While the Constitution might require that rules of evidence or privileges give way in a criminal proceeding (see Davis v Alaska, 415 US 308 [confrontation clause prevents invocation of privilege against disclosure of juvenile delinquency proceeding]; Chambers v Mississippi, 410 US 284 [confrontation clause and due process override rule prohibiting impeachment of one’s own witness and objection based on hearsay]), no case has been discovered which even intimates that application of the ordinary rules of evidence would be unconstitutional in the civil context.

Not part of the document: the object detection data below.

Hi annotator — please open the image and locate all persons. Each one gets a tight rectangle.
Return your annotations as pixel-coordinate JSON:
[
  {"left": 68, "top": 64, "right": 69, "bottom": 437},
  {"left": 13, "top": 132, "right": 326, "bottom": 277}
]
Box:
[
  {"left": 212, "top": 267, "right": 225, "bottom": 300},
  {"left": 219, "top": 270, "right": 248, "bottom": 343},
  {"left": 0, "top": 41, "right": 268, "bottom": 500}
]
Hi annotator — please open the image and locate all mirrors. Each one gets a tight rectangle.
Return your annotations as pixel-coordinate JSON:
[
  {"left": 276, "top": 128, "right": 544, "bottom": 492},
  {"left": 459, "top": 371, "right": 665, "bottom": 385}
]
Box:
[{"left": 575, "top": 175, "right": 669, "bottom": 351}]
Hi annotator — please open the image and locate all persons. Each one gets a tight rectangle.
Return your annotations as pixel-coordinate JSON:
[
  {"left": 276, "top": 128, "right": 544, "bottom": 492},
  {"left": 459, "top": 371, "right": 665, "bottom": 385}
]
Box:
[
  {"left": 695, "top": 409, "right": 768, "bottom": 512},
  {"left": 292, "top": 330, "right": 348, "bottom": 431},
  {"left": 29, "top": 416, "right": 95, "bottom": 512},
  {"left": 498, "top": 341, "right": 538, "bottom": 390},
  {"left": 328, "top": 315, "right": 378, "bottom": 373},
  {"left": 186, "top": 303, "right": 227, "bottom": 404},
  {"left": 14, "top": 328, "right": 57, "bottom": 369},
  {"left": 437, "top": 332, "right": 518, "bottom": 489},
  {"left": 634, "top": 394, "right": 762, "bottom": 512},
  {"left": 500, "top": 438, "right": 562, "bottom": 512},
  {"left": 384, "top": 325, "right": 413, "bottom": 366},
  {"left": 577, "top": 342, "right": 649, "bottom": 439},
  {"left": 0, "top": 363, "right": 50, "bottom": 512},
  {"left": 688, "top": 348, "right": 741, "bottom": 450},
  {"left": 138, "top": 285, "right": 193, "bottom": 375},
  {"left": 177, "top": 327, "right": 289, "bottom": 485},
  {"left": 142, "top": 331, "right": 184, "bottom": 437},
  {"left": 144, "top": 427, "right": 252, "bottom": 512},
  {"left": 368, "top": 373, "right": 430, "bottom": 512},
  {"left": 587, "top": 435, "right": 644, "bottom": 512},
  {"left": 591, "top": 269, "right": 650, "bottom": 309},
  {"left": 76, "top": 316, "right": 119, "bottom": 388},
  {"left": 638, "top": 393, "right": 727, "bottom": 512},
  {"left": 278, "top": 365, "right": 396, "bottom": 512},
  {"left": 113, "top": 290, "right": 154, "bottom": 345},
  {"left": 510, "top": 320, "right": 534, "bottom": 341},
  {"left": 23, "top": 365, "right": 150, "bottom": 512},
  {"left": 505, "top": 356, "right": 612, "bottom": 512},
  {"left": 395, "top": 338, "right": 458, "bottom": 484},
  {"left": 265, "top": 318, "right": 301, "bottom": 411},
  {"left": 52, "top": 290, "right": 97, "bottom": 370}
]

That we have apparently accepted the proposition that, as a matter of policy, a plaintiff may not sue on a claim and yet assert the constitutionally guaranteed privilege against self incrimination (see Levine v Bornstein, 6 NY2d 892; Steinbrecher v Wapnick, 24 NY2d 354) does not mean that every privilege must fall without regard to the circumstances of the case or the opposing litigant’s need for the information (cf. 30 Stan L Rev 935 [suggesting that even where confrontation and compulsory process rights are implicated, the defendant’s need for the information in the particular case must be balanced against the interest sought to be protected by the privilege asserted]; see, also, 60 Minn L Rev 1086). Indeed, in Steinbrecher, it was noted that "courts will not permit [the use of the privilege] as a weapon to unfairly prejudice an adversary” (24 NY2d, at p 362 [emphasis added]). Given the unavailability of the doctor-patient privilege here, it cannot be said that defendants will be prejudiced by nondisclosure of marital communications concerning the same matter.






Dissenting Opinion

Fuchsberg, J.

(dissenting in part). Agreeing wholeheartedly with the views expressed by Chief Judge Cooke, I but add that our continued support rather than abandonment of the inter-spousal privilege is indorsed by the psychological and sociological human need for someone in whom to confide and the growing recognition of the constitutional right of privacy (see, e.g., Griswold v Connecticut, 381 US 479; Roe v Wade, 410 US 113; Doe v Bolton, 410 US 179; Matter of Quinlan, 70 NJ 10).

Judges Jasen, Jones and Wachtler concur with Judge Meyer; Chief Judge Cooke dissents in part and votes to modify in an opinion in which Judge Gabrielli concurs and in which Judge Fuchsberg concurs in a separate dissenting memorandum.

Order affirmed, with costs. Question certified answered in the affirmative.